> **TEKSTFRAGMENT**
Antwoord schriftelijke vragen : Antwoord op vragen van het lid Remco Dijkstra over het bericht in Nieuwsblad Transport over Mautclaim
Vragen van het lid Remco Dijkstra (VVD) aan de Minister van Infrastructuur en Waterstaat over het bericht in Nieuwsblad Transport over mautclaim (ingezonden 17 december 2020).
Antwoord van Minister Van Nieuwenhuizen Wijbenga (Infrastructuur en Waterstaat) (ontvangen
13 januari 2021). Zie ook Aanhangsel Handelingen, vergaderjaar 2020–2021, nr. 1247.
Vraag 1
Bent u bekend met het bericht dat rond de 600 Nederlandse bedrijven een claim hebben
ingediend om de te veel betaalde Duitse trucktol over 2017 terug te vragen?1
Antwoord 1
Ja.

> **VERSTREKTE GEGEVENS**
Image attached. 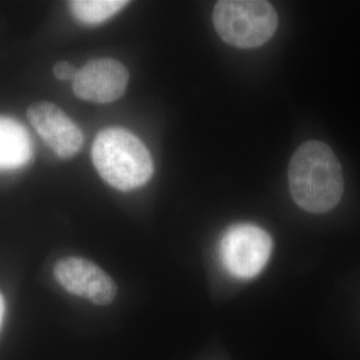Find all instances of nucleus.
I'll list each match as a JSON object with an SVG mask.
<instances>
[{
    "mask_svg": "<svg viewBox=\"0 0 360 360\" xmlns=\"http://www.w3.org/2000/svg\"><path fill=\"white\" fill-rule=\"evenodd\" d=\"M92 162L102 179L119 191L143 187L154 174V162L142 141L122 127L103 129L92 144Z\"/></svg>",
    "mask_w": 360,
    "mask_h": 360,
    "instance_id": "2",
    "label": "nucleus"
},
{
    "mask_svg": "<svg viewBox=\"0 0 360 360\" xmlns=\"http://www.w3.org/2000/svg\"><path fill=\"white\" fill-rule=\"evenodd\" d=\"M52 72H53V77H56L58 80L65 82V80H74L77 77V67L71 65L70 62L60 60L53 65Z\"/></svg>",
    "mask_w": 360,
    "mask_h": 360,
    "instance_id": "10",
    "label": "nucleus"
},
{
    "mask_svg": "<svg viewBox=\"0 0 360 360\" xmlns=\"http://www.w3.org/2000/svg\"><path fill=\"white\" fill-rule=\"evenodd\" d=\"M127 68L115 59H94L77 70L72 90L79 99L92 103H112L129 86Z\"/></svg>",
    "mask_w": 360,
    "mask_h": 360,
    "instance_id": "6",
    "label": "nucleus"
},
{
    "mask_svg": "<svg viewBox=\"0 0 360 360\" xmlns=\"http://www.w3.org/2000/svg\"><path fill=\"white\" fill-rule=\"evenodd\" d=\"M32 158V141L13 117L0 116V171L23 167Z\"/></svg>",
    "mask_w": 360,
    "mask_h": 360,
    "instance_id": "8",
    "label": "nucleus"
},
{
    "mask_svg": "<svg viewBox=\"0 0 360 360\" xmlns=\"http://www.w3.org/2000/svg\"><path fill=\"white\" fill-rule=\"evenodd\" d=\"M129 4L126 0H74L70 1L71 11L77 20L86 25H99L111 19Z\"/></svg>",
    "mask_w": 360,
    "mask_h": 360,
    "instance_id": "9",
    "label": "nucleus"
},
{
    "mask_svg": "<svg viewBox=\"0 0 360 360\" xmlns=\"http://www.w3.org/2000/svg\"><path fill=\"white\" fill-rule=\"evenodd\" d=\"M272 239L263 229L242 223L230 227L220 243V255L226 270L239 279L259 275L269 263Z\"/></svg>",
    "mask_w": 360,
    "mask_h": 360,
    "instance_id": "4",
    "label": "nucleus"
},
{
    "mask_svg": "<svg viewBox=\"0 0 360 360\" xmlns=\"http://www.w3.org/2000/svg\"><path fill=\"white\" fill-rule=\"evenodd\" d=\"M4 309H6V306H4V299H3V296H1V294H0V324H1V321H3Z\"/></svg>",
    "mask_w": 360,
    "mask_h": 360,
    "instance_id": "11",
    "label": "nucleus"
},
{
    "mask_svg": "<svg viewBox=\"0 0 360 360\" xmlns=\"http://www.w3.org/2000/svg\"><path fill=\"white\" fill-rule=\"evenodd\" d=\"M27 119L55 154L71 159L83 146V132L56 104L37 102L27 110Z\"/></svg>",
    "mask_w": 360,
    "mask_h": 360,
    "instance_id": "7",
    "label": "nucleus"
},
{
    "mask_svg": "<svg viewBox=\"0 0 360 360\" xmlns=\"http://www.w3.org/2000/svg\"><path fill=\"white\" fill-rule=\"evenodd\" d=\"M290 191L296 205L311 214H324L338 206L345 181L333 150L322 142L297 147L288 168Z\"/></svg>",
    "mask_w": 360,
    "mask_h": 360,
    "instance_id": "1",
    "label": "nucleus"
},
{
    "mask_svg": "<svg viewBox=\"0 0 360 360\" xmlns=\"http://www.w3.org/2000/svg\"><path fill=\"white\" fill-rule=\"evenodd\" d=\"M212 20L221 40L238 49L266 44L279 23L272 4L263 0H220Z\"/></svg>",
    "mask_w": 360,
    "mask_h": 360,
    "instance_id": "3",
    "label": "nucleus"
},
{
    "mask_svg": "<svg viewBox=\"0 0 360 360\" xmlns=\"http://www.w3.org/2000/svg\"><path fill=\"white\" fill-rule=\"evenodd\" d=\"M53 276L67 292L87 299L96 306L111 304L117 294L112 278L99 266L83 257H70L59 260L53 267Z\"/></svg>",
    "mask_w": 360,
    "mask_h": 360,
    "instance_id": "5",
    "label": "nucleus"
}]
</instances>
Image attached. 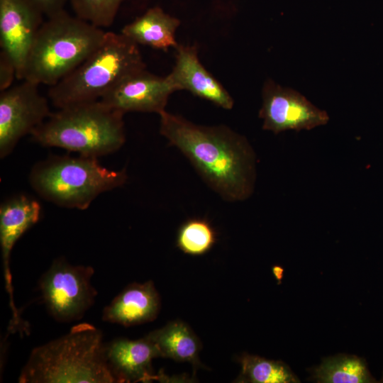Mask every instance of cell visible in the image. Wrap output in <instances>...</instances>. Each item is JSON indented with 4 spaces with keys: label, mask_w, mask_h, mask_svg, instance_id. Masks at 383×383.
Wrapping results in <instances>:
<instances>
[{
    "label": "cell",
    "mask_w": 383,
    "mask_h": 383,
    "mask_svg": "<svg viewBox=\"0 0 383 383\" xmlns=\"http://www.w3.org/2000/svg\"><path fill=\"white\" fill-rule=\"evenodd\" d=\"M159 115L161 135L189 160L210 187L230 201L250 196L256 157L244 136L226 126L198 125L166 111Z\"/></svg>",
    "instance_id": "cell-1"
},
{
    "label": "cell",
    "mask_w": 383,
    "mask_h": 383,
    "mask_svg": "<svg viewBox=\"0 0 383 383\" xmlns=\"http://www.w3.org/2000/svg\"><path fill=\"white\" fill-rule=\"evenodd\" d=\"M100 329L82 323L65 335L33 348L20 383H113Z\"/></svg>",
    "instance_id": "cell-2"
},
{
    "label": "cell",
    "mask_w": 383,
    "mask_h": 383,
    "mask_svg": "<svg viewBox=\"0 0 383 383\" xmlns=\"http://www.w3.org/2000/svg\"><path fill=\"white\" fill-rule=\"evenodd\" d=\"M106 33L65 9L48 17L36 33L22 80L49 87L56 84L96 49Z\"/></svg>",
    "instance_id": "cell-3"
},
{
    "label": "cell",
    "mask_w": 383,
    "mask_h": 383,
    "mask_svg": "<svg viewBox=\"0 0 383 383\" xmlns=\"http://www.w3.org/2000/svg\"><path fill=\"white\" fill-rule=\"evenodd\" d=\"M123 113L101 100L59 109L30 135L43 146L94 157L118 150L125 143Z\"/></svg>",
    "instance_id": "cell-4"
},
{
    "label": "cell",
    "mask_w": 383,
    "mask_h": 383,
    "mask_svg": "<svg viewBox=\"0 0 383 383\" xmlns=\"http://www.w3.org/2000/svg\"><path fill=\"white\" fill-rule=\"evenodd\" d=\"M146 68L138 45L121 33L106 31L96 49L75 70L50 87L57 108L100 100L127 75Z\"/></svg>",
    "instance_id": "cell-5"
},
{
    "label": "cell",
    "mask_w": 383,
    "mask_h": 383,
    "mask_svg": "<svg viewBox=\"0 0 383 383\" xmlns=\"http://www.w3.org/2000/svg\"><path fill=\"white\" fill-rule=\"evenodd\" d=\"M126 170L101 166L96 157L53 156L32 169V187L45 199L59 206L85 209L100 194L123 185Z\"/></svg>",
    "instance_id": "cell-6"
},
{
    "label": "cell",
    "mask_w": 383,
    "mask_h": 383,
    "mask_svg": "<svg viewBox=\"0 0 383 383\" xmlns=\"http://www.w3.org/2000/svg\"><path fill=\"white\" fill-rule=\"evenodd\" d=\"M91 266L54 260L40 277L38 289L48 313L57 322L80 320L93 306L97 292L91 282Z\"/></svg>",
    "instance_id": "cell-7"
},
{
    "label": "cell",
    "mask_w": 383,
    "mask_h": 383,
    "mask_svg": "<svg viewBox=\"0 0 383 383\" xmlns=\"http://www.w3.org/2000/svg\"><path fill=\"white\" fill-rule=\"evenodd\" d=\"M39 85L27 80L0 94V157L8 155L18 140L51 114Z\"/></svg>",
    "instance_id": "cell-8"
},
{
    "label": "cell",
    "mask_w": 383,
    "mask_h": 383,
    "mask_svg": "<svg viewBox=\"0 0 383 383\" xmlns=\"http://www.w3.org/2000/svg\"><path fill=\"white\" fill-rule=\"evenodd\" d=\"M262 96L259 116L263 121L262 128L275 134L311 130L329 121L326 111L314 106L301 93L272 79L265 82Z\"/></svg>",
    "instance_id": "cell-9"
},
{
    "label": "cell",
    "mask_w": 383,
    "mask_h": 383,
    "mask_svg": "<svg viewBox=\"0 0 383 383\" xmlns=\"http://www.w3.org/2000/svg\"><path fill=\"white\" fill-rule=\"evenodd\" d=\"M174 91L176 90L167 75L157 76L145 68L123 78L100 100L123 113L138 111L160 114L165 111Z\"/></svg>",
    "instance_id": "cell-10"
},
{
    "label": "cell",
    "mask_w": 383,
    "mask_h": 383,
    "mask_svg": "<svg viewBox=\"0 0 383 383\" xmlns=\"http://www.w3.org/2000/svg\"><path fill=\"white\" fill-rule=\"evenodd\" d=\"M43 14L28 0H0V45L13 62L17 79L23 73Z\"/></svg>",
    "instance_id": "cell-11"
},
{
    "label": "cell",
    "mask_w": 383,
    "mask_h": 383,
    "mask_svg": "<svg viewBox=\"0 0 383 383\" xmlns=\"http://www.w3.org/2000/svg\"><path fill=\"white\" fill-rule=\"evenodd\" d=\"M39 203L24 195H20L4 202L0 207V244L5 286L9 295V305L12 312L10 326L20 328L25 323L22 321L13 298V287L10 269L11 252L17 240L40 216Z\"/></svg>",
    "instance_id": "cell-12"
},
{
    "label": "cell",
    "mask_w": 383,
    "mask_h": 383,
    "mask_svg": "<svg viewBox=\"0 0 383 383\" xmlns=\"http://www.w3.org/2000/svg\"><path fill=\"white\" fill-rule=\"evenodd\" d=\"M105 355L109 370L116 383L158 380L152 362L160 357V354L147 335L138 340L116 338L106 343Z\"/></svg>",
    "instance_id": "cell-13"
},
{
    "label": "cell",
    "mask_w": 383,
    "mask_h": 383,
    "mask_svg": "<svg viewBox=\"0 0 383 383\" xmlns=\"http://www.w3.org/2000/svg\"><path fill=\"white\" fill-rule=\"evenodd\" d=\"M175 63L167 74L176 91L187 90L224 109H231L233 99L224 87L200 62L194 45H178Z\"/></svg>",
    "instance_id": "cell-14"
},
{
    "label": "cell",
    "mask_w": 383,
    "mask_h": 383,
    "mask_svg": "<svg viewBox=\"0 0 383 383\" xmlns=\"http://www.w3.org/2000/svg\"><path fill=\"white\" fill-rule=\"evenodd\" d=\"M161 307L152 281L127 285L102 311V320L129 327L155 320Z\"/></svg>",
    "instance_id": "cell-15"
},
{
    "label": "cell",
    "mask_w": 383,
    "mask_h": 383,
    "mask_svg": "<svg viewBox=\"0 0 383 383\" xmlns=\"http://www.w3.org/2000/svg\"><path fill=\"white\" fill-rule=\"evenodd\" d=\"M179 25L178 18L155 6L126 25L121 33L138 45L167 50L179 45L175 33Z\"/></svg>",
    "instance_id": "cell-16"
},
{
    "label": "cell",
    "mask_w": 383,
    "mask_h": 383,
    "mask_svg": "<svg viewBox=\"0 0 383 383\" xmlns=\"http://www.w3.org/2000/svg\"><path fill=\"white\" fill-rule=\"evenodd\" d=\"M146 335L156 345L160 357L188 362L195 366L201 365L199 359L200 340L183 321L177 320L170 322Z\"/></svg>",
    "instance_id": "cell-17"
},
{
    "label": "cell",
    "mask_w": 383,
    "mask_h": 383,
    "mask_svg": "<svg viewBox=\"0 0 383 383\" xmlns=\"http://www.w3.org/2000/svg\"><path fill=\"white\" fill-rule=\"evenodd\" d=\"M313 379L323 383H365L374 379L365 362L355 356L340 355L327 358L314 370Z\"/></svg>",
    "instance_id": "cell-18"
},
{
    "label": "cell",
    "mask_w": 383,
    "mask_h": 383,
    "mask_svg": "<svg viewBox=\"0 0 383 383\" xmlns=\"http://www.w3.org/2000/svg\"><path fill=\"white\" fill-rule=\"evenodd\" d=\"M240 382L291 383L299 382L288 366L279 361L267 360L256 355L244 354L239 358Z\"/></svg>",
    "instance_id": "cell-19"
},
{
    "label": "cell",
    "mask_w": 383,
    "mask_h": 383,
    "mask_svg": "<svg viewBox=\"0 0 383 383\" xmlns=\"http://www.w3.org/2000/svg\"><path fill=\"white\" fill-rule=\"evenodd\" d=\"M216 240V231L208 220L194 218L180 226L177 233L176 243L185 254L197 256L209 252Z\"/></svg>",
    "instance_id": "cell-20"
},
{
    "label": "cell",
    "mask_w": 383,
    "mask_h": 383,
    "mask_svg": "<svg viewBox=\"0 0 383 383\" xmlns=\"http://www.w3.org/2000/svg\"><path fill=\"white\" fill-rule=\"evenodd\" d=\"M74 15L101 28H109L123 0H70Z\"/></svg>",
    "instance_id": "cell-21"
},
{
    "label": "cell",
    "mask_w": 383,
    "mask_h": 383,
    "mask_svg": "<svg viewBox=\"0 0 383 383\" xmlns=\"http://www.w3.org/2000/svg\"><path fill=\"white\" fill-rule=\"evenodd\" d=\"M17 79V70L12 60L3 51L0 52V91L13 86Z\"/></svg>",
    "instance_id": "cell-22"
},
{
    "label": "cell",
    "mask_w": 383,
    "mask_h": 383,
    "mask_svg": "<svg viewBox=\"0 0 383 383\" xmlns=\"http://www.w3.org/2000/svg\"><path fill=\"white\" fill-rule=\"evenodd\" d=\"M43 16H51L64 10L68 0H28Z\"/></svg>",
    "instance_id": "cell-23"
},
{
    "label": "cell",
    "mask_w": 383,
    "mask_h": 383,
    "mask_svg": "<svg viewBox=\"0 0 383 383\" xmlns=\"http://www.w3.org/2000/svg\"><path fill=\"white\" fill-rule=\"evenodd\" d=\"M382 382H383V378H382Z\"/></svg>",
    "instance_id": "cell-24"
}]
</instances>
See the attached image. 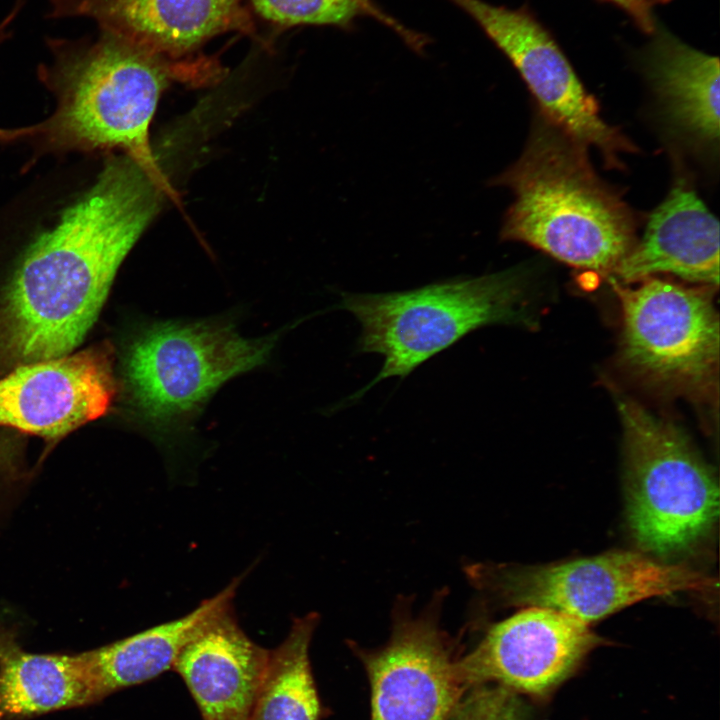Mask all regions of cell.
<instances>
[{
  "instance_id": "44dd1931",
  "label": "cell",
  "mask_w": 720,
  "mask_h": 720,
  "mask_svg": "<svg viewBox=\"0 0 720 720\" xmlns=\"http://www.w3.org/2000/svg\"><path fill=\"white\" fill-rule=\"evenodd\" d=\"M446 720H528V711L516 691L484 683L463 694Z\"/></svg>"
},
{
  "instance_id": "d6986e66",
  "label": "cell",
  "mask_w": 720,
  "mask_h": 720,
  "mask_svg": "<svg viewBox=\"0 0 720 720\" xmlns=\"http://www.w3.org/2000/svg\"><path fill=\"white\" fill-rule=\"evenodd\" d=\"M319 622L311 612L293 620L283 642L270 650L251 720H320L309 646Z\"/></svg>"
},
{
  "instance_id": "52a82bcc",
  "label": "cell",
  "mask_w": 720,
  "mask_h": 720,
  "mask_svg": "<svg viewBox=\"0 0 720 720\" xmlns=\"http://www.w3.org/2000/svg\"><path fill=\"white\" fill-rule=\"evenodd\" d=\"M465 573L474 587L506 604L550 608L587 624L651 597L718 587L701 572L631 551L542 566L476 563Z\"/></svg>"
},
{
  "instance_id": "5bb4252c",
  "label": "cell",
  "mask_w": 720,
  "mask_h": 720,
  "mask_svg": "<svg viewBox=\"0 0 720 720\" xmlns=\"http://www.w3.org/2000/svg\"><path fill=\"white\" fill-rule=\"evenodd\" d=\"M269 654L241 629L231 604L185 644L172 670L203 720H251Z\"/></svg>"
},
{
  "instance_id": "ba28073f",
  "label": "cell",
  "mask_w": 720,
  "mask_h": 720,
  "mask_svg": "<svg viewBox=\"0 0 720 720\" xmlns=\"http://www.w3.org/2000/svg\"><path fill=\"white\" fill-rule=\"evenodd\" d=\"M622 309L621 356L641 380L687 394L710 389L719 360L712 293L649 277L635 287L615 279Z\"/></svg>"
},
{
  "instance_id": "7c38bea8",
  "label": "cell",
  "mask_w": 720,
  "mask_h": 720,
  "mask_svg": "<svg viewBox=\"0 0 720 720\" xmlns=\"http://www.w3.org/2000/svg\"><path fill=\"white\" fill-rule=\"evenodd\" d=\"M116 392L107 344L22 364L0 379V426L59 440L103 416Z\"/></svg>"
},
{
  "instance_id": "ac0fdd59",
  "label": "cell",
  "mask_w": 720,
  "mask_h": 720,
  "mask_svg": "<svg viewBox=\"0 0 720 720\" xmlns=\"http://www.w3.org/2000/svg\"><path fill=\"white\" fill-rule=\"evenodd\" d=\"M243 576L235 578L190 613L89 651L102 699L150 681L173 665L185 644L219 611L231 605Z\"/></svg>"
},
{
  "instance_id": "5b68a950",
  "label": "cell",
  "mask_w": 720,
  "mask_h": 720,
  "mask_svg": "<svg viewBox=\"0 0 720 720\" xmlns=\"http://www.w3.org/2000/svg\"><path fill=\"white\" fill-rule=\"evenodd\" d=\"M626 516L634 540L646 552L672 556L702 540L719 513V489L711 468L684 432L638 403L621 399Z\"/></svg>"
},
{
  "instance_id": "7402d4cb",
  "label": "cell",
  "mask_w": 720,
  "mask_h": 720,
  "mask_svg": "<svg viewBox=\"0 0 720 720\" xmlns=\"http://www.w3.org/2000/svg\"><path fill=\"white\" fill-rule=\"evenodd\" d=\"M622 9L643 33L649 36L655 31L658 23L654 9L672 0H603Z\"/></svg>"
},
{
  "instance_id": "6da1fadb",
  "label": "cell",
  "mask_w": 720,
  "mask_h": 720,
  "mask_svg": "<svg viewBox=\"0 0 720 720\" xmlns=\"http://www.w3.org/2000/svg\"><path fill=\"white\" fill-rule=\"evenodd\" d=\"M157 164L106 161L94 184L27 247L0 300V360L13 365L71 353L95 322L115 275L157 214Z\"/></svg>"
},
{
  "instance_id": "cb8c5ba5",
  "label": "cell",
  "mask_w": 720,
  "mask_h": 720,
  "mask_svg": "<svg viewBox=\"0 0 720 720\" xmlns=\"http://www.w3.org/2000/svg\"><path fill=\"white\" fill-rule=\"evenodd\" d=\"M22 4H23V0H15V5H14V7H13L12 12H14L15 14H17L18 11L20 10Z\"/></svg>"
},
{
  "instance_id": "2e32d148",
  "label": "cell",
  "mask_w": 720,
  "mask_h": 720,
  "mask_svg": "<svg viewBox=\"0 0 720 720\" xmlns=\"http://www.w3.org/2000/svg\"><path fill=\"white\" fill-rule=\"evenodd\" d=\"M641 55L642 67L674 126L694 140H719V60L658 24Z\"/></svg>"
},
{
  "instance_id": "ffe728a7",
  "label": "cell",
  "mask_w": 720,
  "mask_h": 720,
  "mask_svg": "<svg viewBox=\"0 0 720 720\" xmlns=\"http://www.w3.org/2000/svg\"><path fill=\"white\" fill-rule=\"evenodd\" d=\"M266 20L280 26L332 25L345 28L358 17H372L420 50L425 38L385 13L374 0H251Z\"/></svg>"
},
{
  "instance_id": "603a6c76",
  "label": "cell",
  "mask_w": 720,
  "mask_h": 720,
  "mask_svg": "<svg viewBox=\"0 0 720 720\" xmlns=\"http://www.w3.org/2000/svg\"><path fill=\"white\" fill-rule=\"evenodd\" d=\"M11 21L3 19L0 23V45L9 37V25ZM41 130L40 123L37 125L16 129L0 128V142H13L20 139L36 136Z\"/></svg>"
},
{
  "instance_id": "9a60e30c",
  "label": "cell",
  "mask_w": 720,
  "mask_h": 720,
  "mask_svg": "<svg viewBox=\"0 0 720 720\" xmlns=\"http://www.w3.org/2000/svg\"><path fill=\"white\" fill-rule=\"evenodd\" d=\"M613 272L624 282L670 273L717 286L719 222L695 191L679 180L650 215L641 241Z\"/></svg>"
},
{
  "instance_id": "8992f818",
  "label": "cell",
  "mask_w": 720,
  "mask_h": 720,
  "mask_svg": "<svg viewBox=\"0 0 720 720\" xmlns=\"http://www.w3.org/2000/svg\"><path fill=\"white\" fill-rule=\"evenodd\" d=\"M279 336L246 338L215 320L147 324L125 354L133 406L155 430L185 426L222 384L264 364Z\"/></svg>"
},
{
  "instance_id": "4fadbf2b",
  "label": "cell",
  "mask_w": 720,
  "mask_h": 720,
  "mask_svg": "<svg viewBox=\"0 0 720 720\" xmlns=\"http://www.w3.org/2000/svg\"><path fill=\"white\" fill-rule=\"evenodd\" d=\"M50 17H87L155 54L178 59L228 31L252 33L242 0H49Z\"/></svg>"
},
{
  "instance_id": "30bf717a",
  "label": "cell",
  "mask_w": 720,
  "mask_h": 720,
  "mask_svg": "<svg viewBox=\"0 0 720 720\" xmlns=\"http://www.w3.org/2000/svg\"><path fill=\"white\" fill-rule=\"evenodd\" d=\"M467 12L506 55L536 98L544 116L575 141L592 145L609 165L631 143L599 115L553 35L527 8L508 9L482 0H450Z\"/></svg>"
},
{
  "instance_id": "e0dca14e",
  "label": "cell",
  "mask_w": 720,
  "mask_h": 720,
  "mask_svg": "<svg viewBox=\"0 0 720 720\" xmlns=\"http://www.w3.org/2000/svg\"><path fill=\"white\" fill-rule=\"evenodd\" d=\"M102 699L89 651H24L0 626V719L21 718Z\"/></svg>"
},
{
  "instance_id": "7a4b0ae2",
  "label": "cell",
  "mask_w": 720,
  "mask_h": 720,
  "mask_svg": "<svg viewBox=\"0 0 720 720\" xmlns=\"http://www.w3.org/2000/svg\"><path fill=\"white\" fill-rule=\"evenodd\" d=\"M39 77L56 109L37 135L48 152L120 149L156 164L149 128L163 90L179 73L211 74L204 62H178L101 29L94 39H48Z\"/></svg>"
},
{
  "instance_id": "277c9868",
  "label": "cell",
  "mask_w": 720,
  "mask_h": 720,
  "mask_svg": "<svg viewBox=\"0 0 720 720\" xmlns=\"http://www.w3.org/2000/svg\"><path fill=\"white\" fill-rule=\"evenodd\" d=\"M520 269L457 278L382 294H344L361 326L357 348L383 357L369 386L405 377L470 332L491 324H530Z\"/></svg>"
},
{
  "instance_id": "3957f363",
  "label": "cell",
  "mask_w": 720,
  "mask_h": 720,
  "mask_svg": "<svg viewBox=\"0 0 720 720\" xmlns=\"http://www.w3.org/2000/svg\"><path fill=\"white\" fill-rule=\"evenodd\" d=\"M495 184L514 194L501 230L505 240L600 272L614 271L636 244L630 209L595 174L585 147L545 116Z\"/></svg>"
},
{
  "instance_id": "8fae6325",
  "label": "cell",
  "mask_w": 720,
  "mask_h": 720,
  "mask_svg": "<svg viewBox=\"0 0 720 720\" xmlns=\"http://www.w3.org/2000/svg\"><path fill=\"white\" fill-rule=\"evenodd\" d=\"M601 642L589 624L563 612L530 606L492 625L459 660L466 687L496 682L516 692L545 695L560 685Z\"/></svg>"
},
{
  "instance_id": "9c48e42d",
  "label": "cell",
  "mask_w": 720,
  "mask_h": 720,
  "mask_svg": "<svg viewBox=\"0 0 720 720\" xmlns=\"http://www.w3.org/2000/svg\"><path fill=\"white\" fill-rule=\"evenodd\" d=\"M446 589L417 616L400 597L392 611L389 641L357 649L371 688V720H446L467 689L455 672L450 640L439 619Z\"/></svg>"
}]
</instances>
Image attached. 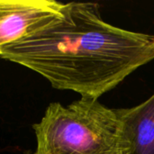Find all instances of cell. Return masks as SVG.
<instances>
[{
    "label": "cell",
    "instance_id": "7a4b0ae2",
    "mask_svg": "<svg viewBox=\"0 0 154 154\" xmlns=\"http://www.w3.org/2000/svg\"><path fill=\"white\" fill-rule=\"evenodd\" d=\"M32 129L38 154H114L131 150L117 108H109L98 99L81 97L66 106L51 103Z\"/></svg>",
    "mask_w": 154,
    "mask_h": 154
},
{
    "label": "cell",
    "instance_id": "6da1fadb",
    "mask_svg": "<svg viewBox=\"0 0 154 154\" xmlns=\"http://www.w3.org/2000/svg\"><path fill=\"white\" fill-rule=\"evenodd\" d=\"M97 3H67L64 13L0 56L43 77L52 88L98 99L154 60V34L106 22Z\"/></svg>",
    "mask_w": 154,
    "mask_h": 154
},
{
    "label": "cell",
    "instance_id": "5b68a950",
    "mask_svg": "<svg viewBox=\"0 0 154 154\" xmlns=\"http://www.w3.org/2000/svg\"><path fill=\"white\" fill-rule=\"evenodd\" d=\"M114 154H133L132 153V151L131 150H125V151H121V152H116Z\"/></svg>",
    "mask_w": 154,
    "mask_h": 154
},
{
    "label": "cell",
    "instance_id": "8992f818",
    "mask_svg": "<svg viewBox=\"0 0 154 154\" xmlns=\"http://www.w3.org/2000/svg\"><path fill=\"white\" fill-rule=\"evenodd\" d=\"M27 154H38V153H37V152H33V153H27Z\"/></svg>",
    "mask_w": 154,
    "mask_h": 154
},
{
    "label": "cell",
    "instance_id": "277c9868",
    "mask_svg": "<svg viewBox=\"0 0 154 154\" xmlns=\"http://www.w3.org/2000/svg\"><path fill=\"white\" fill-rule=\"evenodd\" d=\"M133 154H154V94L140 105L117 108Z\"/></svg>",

> **VRAGEN EN OPDRACHTEN**
- a) Schrijf alsjeblieft een stuk uit de tekst over de mautclaim woordelijk over: begin bij de woorden "Antwoord van Minister" en stop na de woorden "2020–2021, nr. 1247.".
- b) Beantwoord deze vragen over de tekst over de mautclaim:
(i) Op welke datum zijn de vragen ingezonden?
(ii) Hoeveel Nederlandse bedrijven hebben volgens het bericht ongeveer een claim ingediend?
(iii) Van welke partij is Remco Dijkstra lid?

> **ANTWOORDEN OEFENING**
- a)
Antwoord van Minister Van Nieuwenhuizen Wijbenga (Infrastructuur en Waterstaat) (ontvangen
13 januari 2021). Zie ook Aanhangsel Handelingen, vergaderjaar 2020–2021, nr. 1247.

- b)
(i) Op 17 december 2020.
(ii) Rond de 600.
(iii) De VVD.